Vous me direz qu’on s’éloigne du design mais en fait, non : les designers mangent leur pain blanc avec les plateformes EV 100% électriques (moteur EV et batteries uniquement) et seront nettement plus contrariés par l’encombrante chaîne de traction à pile à combustible et hydrogène, si elle est programmée un jour au-delà des seuls véhicules utilitaires. Fermons la parenthèse…

Les trois concept-cars diffèrent très nettement en termes de conception et matériaux à bord. Sur le Scénic Vision, les matériaux sont très « techniques » et le panneau de porte est par exemple recouvert d’un ensemble dichroïques qui, en contact avec la lumière, transmet des variations de couleurs selon son environnement ci-dessus.

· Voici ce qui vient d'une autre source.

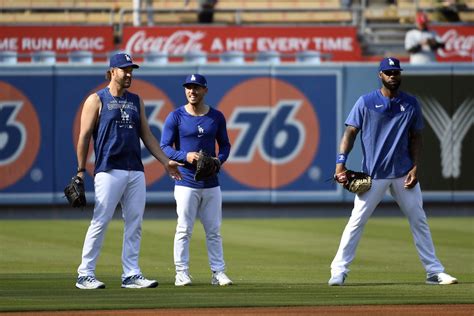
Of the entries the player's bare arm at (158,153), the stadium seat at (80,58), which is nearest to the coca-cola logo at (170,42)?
the stadium seat at (80,58)

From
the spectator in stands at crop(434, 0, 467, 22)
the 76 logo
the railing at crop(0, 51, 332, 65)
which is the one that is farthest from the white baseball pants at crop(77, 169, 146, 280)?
the spectator in stands at crop(434, 0, 467, 22)

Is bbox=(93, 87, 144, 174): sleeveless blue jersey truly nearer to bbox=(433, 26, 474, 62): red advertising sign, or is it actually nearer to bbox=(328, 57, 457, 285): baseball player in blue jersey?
bbox=(328, 57, 457, 285): baseball player in blue jersey

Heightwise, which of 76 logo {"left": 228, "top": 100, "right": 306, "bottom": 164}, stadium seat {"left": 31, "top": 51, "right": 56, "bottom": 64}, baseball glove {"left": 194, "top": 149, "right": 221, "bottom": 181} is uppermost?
stadium seat {"left": 31, "top": 51, "right": 56, "bottom": 64}

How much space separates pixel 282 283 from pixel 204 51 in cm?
1313

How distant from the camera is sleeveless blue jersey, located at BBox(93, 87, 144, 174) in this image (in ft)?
36.8

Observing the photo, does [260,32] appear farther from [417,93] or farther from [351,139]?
[351,139]

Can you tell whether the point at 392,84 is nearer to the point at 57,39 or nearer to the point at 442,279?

À bord de l’Emblème, retour à des matériaux plus chaleureux et principalement du tissu. Cela ne nuit pas pour autant à la technologie puisque des informations peuvent être diffusées au travers ce tissu, y compris des commandes. Ce que BMW avait également mis en avant sur son concept-car iNext ci-dessous en 2018.

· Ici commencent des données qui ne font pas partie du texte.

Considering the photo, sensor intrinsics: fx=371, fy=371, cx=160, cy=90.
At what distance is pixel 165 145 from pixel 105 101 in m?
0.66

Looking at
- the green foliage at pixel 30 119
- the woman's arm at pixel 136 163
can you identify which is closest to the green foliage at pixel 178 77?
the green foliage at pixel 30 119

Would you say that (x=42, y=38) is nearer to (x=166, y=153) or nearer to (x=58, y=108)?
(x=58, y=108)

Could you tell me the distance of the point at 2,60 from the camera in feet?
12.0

Dans le concept Emblème, on trouve donc plus de chaleur à bord, plus de tissus et de matériaux que l’on pourrait tout à fait retrouver chez soi, dans son salon. Ce sont les nouvelles orientations qui découlent des recherches sur les véhicules à délégation de conduite (être chez soi à bord) et en même temps, des recherches sur la durabilité de ces matériaux qui sont pour la grande majorité issus de recyclage et sont bien sûr eux même recyclables. Ci-dessous, le panneau de porte du concept Emblème.

Il faut désormais oublier les deux précédents concept-cars Morphoz et Scénic Vision et se focaliser sur l’Emblème ci-dessous qui définit le nouveau langage formel des futures Renault. La VRAIE griffe Vidal en quelque sorte. On y découvre plus de simplicité sur les flancs (remarquez la souplesse de l’embouti qui abandonne les lignes de carre franches et rigides) et – sur ce concept -, une silhouette de “shooting brake”. La surface vitrée est toujours aussi limitée comparée à celle des parties tôlées. Le grand becquet en arrière du pavillon est désormais obligatoire sur les véhicules EV qui recherchent un coefficient aérodynamique le plus efficient…

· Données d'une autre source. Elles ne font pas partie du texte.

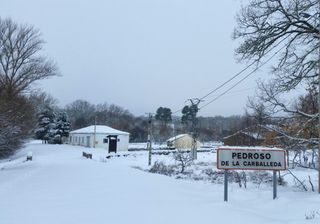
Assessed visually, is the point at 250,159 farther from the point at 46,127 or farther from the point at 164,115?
the point at 164,115

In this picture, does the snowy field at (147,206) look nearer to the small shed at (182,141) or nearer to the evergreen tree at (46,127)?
the evergreen tree at (46,127)

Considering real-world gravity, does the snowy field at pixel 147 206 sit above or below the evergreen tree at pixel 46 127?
below

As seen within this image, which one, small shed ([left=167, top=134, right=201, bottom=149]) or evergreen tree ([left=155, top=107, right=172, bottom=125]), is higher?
evergreen tree ([left=155, top=107, right=172, bottom=125])

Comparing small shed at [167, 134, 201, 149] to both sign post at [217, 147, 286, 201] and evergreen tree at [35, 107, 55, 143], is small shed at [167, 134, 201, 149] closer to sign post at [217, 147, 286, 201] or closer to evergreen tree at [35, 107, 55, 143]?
evergreen tree at [35, 107, 55, 143]

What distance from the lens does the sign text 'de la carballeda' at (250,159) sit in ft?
36.3

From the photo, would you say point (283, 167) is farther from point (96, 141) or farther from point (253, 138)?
point (96, 141)

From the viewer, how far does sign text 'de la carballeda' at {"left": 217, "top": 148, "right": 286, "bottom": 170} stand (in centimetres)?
1105

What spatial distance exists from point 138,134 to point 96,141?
40845 millimetres

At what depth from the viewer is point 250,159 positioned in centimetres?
1113

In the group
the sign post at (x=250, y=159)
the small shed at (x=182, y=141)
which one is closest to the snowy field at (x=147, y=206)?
the sign post at (x=250, y=159)

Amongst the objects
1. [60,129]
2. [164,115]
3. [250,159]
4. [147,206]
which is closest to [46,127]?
[60,129]

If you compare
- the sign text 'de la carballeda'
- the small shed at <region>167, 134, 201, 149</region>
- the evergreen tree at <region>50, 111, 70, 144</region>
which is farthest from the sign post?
the small shed at <region>167, 134, 201, 149</region>

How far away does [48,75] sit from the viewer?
44.1 meters

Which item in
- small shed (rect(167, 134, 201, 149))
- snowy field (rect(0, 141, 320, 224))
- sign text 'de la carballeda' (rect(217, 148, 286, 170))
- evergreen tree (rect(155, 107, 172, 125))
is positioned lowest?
snowy field (rect(0, 141, 320, 224))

Si nous ne sommes pas emballés par le bec avant qui supporte le logo, nous apprécions le nouveau langage formel de la signature lumineuse ci-dessous qui, à l’avant comme à l’arrière, joue avec la géométrie du losange Renault. Un concept plus élégant que l’actuel, assez compliqué, bien que très efficace au moment du restylage de la Clio.

La comparaison de ces trois concept-cars est évidemment polluée par les changements qui se sont opérés chez Renault dans les équipes de design entre 2020 et aujourd’hui. Néanmoins, elle permet de rappeler l’importance de ces manifestes qui, même s’ils ne détiennent pas tous la vérité de demain, ouvrent de nombreuses portes dont certaines débouchent sur des univers inédits pour la série. Et vous, lequel des trois préférez-vous ?

BONUS : ET LES VOLANTS ?
En 1970, le volant de la Citroën SM a fait couler beaucoup d’encre avec son méplat et sa branche unique. Une forme en symbiose avec celle, ovale, des compteurs. Aujourd’hui, cela fait un certain temps que les volants ne sont plus ronds. Ils s’approchent de plus en plus de la forme rectangulaire avec des coins arrondis.

Celui du concept Morphoz jouait avec un moyeu en verre cristal lumineux assez ‘techno’, alors qu’on aurait bien vu celui du Scénic Vision dans… une Alpine ! Le volant du concept Emblème se veut bien plus cosy et rassurant. Notons qu’il embarque le logo Renault en partie supérieure, sur une sorte de bec, comme le logo frontal sur la carrosserie. Ce volant a même un petit côté vintage, avec sa grosse et unique branche horizontale que l’on trouvait à la fin des années 1970 sur certaines américaines, comme la Chevrolet Caprice, ci-dessous. “Gilles et Sandeep, on est bien d’accord, le rétro design c’est pour les R4, R5 et Twingo, n’est-ce pas ?!”